Behaviorally, severe hypomorphic cwo mutants, or even null mutants, are rhythmic. However, rhythms have a long period and amplitude is affected to diverse degrees, depending on the genetic manipulations that were used to reduce CWO levels (RNA interference (RNAi), P-element insertion, null mutation) (Kadener et al., 2007; Lim et al., 2007; Matsumoto et al., 2007; Richier et al., 2008). Most significantly, in null mutants rhythms were actually only slightly reduced in amplitudes, and persisted for at least 10 days (Richier et al, 2008). CWO therefore acts as a modulator of circadian rhythms, important for setting the proper pace of the circadian clock, but it is not required for circadian rhythms to occur and to persist.

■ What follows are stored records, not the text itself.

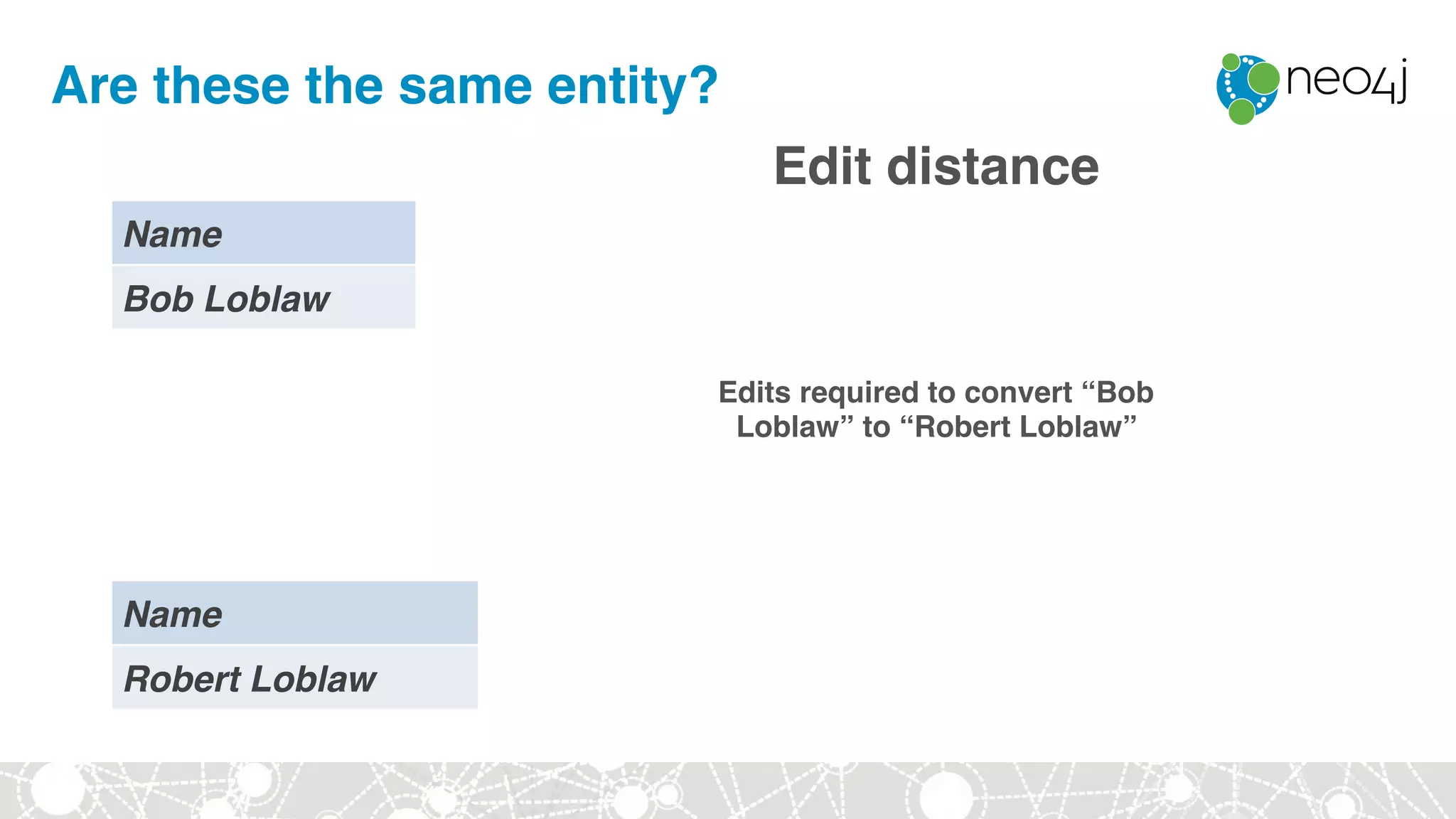 Are these the same entity?

neo4j

Edit distance

| Name |
|---|
| Bob Loblaw |

Edits required to convert “Bob Loblaw” to “Robert Loblaw”

| Name |
|---|
| Robert Loblaw |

Figure 5 Interlocked feedback loops. The PER feedback loop is modulated by cwo, which is itself regulated by this loop. CWO is a transcriptional repressor, but it also appears to be necessary for full activation of a subset of CLK/CYC regulated genes (dotted arrow). A second loop is attached to the PER loop. VRI and PDP1 generate circadian transcriptional rhythms peaking early during the light phase (left), in antiphase of those generated by the PER loop (right).
It should be noted that there are other members of the bHLH/Orange family. It is thus possible that one of them could partially substitute for CWO (Matsumoto et al., 2007), but whether this indeed happens has not yet been reported.